(Excerpts from a spatial reasoning dataset)
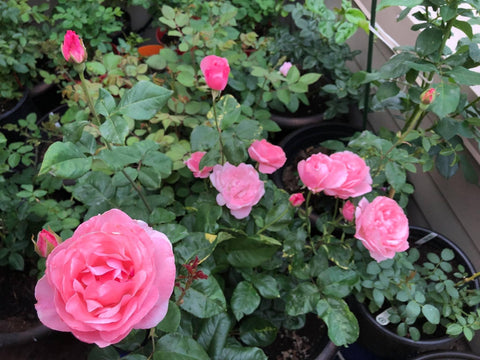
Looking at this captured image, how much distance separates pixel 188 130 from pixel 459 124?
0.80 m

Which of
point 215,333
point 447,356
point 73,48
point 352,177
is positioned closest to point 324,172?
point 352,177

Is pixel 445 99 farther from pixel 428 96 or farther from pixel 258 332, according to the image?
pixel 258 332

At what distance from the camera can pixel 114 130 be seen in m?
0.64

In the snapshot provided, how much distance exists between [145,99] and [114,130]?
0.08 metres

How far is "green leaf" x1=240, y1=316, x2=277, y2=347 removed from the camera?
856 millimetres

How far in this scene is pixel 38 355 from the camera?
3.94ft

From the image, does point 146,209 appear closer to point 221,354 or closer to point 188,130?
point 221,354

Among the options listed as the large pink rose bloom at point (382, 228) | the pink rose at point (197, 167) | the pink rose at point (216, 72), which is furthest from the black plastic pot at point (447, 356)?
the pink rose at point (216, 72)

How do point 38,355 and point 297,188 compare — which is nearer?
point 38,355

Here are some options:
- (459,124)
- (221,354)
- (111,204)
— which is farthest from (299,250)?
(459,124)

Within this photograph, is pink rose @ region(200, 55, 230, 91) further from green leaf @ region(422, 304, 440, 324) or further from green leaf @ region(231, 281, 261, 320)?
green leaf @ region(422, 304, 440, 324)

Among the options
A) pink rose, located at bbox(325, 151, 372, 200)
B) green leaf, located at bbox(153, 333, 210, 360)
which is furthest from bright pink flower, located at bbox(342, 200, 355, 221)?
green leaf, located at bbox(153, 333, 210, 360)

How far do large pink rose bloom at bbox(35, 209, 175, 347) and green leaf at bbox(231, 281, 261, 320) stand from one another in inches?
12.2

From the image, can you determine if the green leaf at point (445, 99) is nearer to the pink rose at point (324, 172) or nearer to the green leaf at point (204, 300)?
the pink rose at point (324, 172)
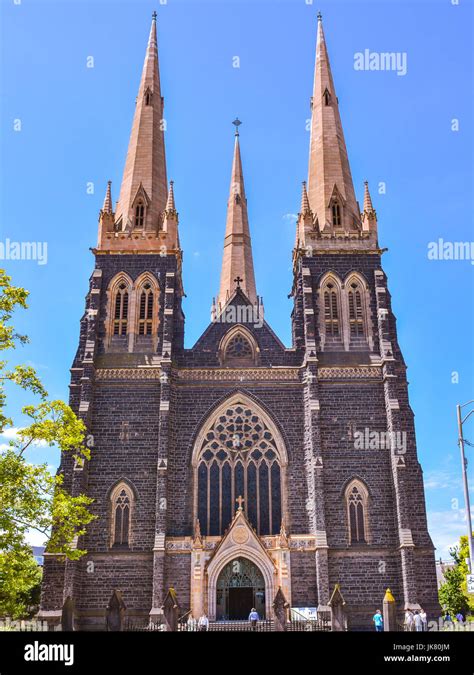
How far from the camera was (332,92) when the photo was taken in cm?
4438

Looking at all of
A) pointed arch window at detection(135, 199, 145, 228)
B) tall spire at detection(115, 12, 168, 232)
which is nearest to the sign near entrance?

* * *

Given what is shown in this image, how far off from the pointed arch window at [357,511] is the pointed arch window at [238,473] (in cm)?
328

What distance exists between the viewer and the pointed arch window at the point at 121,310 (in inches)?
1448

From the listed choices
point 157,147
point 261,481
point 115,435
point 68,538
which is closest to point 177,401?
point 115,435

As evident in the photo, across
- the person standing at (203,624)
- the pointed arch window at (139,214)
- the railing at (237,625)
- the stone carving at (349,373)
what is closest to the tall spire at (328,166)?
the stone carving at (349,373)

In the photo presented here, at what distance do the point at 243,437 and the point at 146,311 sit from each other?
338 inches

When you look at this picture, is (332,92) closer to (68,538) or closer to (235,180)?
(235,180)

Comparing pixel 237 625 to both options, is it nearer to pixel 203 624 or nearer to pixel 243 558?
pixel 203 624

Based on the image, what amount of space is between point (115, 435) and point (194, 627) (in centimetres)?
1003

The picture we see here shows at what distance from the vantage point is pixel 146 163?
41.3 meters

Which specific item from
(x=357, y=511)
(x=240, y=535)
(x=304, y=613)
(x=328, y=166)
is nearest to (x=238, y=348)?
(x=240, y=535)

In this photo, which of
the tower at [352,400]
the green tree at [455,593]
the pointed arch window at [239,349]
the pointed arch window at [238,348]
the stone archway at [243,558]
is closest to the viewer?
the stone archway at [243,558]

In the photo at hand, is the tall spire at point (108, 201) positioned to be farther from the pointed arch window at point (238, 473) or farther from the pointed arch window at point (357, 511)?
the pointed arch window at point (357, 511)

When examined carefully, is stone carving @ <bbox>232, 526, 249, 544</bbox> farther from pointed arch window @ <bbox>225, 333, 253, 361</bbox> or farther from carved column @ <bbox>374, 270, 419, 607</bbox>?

Exercise task ::
Duplicate the records verbatim, starting with the line containing "In the photo at" and going on through the line containing "When examined carefully, is", both included.

Correct response ::
In the photo at hand, is the tall spire at point (108, 201) positioned to be farther from the pointed arch window at point (238, 473) or farther from the pointed arch window at point (357, 511)?
the pointed arch window at point (357, 511)

When examined carefully, is stone carving @ <bbox>232, 526, 249, 544</bbox> farther from pointed arch window @ <bbox>225, 333, 253, 361</bbox> or farther from carved column @ <bbox>374, 270, 419, 607</bbox>?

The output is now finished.